→ Отрывок
Но в процесс работы у нас очень сложно складывались отношения с Женей (при том, что ни одного плохого слова сказать про неё не могу – она человек, безусловно, талантливый, со своими характерными чёрточками, но и у меня тоже есть характер). В общем, с Добровольской у нас как-то не сложилось, а работа была уже запущена – оставалось два месяца до заявленной премьеры. И я, в конце концов, обратился к Марине за помощью. С моей точки зрения, она проявила преизрядное мужество, когда взялась в этой ситуации за эту работу. И не только мужество, но и в чём-то наступила на собственные амбиции, поскольку ей удавалось смирять собственный характер во имя достижения высокой цели.

→ Задание A
Повторите из отрывка дословно часть, которая начинается со слов «Но в процесс» и заканчивается словами «достижения высокой цели.».
→ Задание B
Сколько времени оставалось до заявленной премьеры, согласно отрывку?
Строки ниже для работы не понадобятся.

→ Материал
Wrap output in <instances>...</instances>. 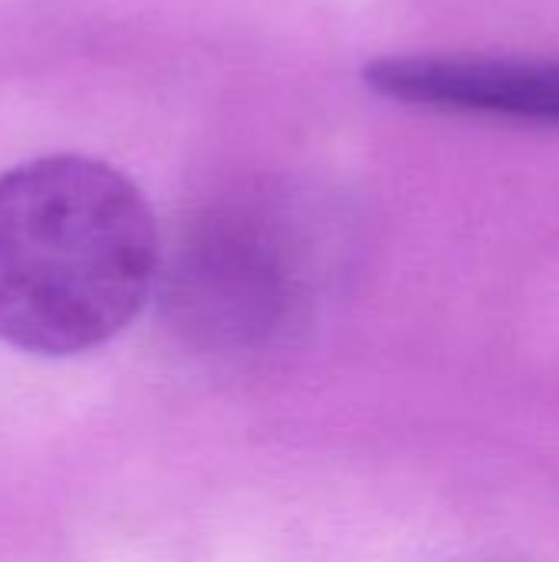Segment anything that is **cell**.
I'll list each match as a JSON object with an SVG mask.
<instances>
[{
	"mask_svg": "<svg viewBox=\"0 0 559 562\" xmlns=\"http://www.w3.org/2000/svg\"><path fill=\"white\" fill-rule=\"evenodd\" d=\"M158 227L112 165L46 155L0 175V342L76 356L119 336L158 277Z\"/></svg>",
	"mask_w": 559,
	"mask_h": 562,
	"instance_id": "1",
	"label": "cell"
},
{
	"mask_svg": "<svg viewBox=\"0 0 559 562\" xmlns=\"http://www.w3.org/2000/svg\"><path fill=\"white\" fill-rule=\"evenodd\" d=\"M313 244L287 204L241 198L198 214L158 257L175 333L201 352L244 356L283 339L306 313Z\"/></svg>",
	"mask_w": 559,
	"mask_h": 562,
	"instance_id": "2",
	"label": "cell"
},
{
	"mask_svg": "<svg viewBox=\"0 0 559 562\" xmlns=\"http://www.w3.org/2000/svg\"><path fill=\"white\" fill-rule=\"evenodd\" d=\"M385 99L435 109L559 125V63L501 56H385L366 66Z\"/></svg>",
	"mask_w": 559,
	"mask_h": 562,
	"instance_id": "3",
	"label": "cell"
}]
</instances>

--

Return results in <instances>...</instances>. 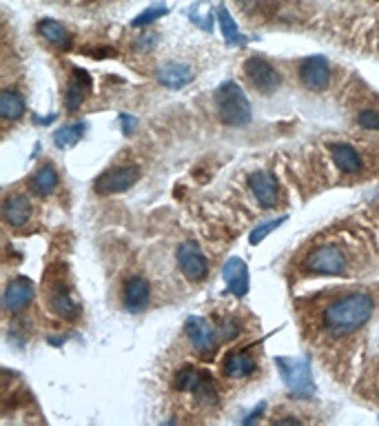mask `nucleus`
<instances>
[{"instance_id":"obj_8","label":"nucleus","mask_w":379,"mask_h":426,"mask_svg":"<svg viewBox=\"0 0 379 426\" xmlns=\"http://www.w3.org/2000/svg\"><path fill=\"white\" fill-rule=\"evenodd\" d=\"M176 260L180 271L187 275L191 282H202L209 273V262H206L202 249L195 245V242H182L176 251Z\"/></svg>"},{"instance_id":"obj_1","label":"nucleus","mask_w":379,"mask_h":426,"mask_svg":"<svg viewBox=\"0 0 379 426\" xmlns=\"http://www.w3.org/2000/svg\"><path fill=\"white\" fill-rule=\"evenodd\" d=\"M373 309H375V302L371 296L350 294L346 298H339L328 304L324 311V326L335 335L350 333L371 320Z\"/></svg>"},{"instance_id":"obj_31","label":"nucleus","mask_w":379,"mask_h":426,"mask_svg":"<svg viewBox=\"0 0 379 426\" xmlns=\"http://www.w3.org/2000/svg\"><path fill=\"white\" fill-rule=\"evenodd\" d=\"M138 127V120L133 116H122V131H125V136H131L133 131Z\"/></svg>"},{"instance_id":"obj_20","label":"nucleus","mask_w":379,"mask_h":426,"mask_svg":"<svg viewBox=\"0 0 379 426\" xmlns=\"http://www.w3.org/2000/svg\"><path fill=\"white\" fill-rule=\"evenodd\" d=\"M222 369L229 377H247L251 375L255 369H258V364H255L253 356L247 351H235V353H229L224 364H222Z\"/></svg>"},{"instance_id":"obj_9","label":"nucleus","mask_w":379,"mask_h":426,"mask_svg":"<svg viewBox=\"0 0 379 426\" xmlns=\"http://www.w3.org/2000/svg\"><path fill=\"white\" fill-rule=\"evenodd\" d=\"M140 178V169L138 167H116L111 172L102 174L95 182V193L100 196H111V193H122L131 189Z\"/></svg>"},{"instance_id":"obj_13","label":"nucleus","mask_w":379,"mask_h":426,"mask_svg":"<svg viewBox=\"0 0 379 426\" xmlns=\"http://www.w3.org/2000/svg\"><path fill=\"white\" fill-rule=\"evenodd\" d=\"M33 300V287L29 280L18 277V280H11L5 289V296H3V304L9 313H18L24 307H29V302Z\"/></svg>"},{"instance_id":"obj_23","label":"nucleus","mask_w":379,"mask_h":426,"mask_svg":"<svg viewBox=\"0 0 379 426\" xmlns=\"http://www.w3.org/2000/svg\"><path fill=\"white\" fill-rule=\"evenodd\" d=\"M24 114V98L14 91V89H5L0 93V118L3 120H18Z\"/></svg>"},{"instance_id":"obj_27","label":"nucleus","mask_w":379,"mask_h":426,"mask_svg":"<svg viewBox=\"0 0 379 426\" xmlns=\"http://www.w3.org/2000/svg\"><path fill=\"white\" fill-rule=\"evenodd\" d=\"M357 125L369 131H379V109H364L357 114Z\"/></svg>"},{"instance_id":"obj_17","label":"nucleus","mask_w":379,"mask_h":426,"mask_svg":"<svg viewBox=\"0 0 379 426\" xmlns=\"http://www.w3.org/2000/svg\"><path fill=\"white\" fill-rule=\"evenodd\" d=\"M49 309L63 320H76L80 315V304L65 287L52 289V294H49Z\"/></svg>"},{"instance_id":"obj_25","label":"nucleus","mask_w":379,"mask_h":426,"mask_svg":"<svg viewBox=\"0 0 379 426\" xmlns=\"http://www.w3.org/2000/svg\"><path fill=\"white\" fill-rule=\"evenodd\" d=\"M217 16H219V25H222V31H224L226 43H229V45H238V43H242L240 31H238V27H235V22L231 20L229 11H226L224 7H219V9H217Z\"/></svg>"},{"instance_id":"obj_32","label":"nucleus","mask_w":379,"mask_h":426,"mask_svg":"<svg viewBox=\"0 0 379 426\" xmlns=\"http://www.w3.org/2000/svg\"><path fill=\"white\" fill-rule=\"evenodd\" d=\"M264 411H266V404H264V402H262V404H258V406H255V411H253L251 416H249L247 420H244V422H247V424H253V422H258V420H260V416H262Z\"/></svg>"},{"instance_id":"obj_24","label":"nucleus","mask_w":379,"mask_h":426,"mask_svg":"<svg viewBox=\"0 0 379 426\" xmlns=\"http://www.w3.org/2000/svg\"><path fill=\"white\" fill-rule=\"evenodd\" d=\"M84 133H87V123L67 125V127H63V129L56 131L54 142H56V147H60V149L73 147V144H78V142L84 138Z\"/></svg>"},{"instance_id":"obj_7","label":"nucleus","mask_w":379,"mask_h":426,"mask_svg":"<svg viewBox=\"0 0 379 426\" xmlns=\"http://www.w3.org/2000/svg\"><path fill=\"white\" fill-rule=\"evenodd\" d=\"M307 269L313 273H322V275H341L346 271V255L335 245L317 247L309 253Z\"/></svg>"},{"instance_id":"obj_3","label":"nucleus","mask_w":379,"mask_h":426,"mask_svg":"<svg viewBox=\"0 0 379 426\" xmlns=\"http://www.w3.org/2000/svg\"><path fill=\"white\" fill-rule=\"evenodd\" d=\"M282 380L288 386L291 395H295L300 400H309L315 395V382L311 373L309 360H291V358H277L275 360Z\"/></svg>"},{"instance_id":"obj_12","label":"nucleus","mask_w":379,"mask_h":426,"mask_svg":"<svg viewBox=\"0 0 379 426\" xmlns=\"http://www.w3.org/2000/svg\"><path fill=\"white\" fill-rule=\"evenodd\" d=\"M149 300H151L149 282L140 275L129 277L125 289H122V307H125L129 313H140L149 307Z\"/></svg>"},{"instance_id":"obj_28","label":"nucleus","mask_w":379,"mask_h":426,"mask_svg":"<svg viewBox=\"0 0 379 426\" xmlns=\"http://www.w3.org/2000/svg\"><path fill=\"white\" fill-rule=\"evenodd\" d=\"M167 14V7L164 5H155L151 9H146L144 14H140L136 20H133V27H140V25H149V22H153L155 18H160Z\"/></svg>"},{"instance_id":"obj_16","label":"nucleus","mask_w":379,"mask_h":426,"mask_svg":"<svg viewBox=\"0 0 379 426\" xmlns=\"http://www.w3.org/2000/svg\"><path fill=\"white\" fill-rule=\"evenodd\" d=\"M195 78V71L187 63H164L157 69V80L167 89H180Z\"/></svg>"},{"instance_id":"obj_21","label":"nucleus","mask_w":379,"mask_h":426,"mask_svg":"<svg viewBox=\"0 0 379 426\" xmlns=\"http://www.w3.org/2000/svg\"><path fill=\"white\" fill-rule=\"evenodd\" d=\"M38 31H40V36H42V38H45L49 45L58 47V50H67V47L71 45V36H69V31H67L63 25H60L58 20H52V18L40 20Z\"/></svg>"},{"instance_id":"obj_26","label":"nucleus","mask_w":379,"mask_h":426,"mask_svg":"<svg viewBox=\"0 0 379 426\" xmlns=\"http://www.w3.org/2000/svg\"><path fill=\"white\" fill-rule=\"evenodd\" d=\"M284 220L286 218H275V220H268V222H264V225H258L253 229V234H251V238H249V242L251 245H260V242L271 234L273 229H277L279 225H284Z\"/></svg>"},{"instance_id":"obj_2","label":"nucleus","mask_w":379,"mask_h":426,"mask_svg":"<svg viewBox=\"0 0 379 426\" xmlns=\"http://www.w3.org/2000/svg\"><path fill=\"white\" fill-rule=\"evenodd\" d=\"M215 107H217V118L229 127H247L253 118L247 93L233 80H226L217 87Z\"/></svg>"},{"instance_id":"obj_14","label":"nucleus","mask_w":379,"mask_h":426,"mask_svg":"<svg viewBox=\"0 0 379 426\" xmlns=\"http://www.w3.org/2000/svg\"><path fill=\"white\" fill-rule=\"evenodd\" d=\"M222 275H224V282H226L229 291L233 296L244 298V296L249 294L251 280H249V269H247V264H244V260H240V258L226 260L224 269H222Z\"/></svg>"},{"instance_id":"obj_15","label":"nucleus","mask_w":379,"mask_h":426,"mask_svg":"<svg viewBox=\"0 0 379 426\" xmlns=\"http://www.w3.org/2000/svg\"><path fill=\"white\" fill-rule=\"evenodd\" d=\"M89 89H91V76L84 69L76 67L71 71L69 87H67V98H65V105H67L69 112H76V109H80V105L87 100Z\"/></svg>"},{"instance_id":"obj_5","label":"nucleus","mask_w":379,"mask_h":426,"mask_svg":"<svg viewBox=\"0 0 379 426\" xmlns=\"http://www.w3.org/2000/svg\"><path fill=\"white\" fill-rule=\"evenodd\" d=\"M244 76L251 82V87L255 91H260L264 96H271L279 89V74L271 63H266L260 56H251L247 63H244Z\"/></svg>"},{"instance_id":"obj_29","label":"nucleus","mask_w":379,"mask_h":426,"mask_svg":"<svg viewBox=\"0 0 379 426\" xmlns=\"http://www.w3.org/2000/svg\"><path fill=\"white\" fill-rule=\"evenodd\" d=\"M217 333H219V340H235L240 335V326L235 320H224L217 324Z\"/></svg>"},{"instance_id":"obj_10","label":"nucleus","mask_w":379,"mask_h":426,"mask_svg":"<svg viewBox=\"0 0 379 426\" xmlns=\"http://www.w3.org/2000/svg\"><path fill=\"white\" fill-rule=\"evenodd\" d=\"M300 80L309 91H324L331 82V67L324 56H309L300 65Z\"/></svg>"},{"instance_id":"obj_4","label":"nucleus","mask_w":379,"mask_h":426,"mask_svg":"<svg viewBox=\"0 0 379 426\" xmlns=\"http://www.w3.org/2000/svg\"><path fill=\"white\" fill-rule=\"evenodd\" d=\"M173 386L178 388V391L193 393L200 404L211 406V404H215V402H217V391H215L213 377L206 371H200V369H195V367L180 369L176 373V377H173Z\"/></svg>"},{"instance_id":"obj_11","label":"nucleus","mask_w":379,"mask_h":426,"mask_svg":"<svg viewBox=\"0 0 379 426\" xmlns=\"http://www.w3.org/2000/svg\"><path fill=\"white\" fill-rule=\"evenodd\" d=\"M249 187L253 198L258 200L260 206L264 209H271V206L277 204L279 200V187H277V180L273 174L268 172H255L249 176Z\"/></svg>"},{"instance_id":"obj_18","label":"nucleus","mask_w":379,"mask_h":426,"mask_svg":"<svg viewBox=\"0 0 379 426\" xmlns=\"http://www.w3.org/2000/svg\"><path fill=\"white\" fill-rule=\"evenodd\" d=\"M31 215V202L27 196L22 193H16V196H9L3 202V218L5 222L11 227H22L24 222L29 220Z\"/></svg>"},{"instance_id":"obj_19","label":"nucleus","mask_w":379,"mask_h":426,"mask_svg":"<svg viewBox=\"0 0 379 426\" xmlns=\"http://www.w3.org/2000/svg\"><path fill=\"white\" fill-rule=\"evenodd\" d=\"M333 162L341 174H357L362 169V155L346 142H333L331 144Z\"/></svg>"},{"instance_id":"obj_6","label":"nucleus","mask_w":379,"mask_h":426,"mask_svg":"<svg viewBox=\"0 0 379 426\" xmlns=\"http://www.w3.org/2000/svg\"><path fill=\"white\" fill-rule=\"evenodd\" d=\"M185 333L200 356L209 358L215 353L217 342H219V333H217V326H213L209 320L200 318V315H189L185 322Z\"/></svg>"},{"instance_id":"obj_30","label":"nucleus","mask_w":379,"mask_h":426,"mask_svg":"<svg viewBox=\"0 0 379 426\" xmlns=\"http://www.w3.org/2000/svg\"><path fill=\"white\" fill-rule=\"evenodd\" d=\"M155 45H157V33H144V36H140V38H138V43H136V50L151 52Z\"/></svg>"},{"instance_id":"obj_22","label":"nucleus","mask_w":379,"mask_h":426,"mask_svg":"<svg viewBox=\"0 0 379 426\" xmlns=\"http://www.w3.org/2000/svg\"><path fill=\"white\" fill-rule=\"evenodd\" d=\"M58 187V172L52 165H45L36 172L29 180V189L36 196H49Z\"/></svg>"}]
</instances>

* * *

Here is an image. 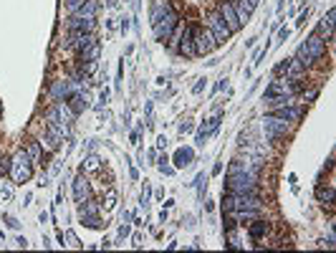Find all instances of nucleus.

→ Полный ответ A
Но в процесс работы у нас очень сложно складывались отношения с Женей (при том, что ни одного плохого слова сказать про неё не могу – она человек, безусловно, талантливый, со своими характерными чёрточками, но и у меня тоже есть характер). В общем, с Добровольской у нас как-то не сложилось, а работа была уже запущена – оставалось два месяца до заявленной премьеры. И я, в конце концов, обратился к Марине за помощью. С моей точки зрения, она проявила преизрядное мужество, когда взялась в этой ситуации за эту работу. И не только мужество, но и в чём-то наступила на собственные амбиции, поскольку ей удавалось смирять собственный характер во имя достижения высокой цели.

→ Полный ответ B
Два месяца.